Getting ready to install the bee packages today

So I have readied the hives - it is Saturday April 11, 2015 and fortunately, a warm sunny day.
The sugar syrup (1:1) is mixed and in my feeder bottles as well as my spray bottle.
Here are photos and videos of the preparations!

My assembled hive with feeder box on top of 2 top bar boxes:

The inside of the feeder box - the inverter syrup jars go in those holes:
 A comb from the top box:
 The other side of the same comb - the capped cells on the upper left are honey comb:
These videos explain my hive boxes:

These two videos show how the bottom board is all chewed up:

Monday, January 5, 2015

The honey harvest!!

So this is the first bottle this morning, and the rest is still filtering, will likely get 5 pounds (or 80 ounces of honey). This bottle is 48 oz/3#!!

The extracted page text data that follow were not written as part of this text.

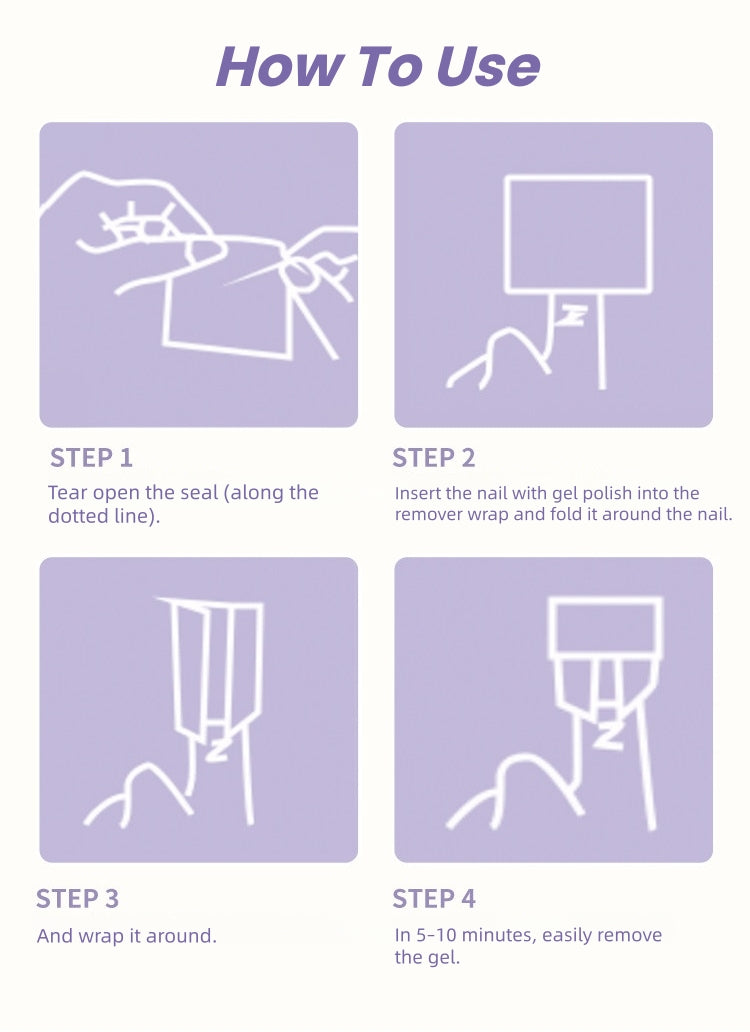 How To Use

STEP 1

Tear open the seal (along the dotted line).

STEP 2

Insert the nail with gel polish into the remover wrap and fold it around the nail.

STEP 3

And wrap it around.

STEP 4

In 5-10 minutes, easily remove the gel.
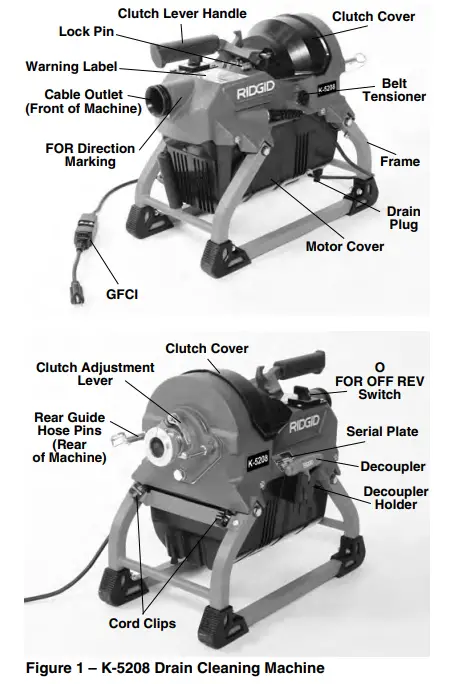 Clutch Lever Handle
Clutch Cover
Lock Pin
Warning Label
Cable Outlet (Front of Machine)
RIDGID
K-5208
Belt Tensioner
FOR Direction Marking
Frame
Drain Plug
Motor Cover
GFCI

Clutch Cover
Clutch Adjustment Lever
O FOR OFF REV Switch
Rear Guide Hose Pins (Rear of Machine)
RIDGID
Serial Plate
K-5208
Decoupler
Decoupler Holder
Cord Clips

Figure 1 – K-5208 Drain Cleaning Machine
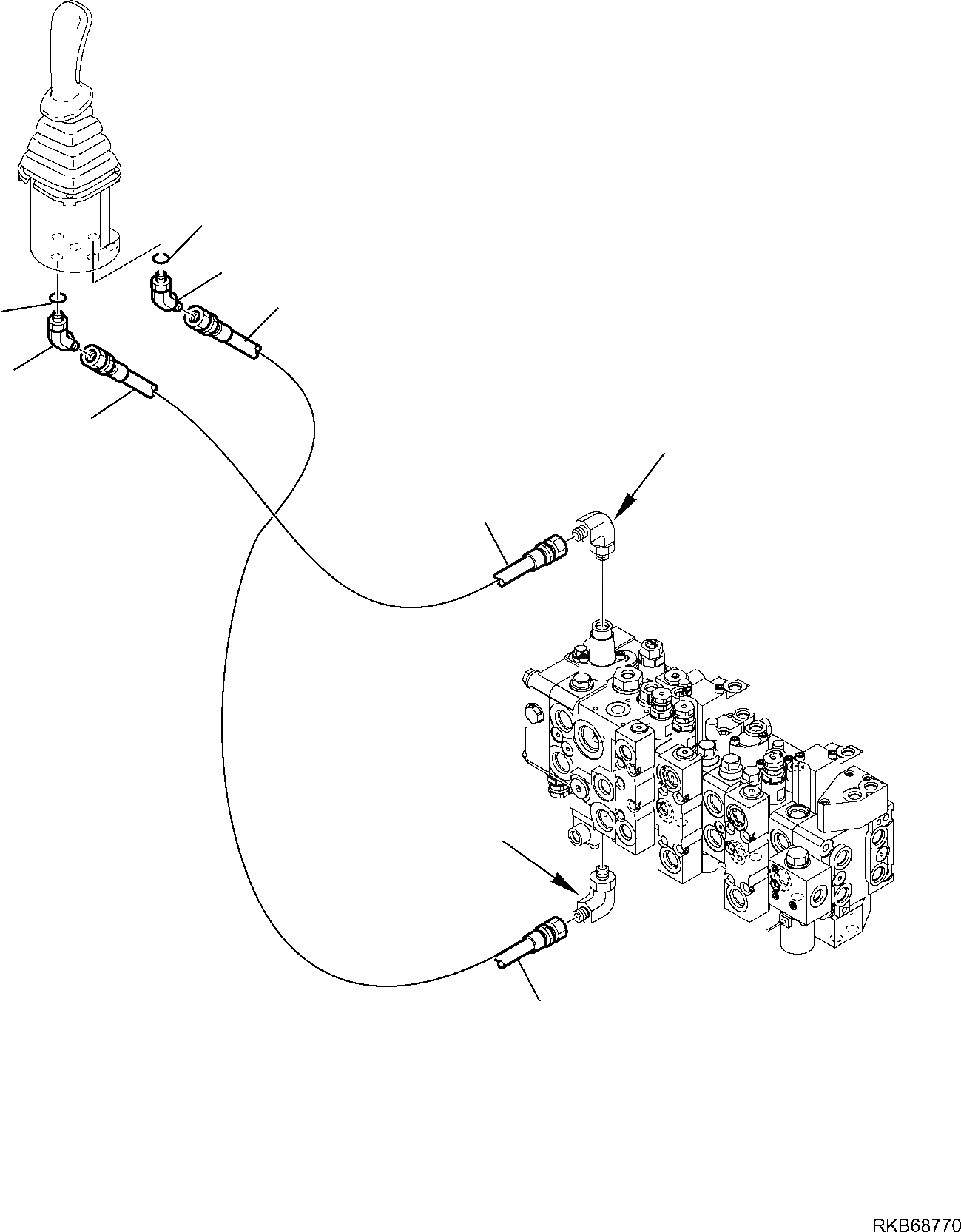 RKB68770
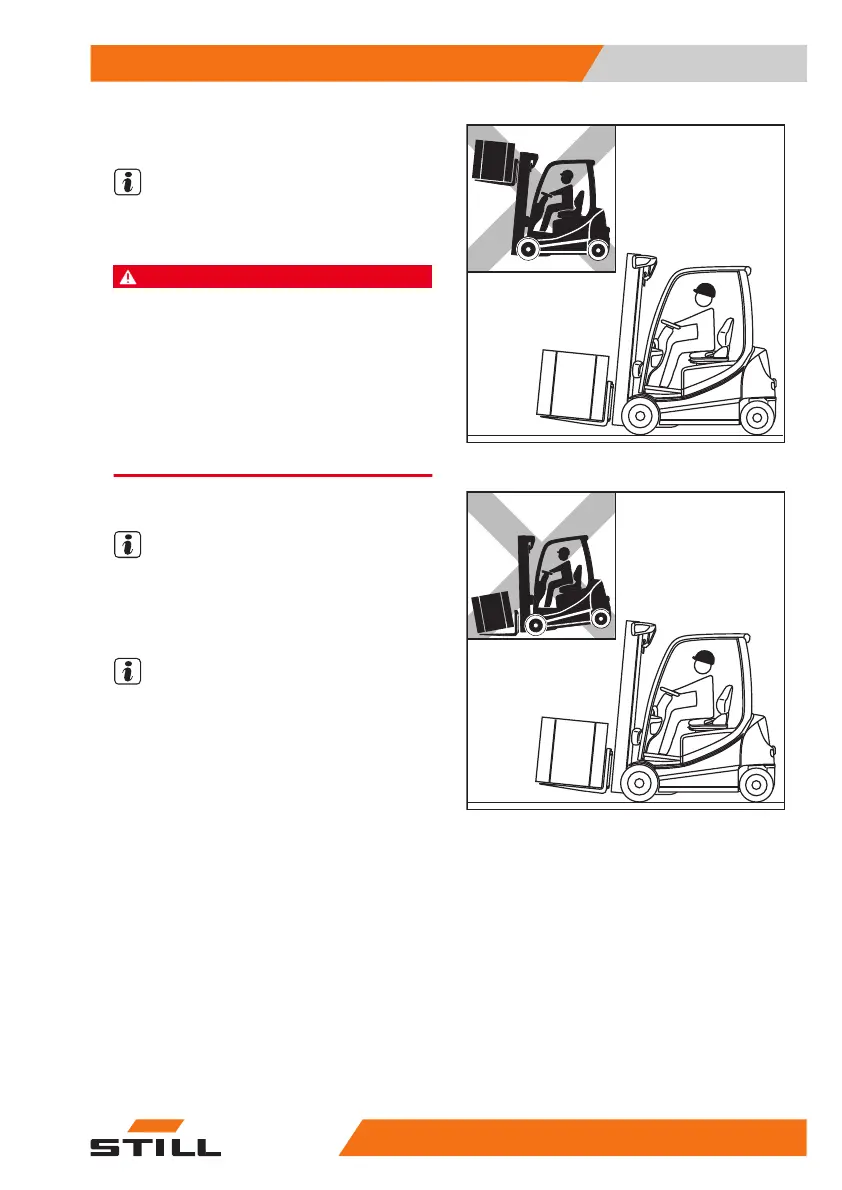 STILL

Even if the bees didn't make it, at least we have a lot of honey!

I emailed Marla Spivak and she was kind enough to promptly answer me. Via questions and answers, she feels the chance of mite infection is low and more likely, I just didn't have strong enough colonies going into the cold snap of November.

It is a learning process. Next year, I will get a tar paper wrap on, in addition to my straw bales.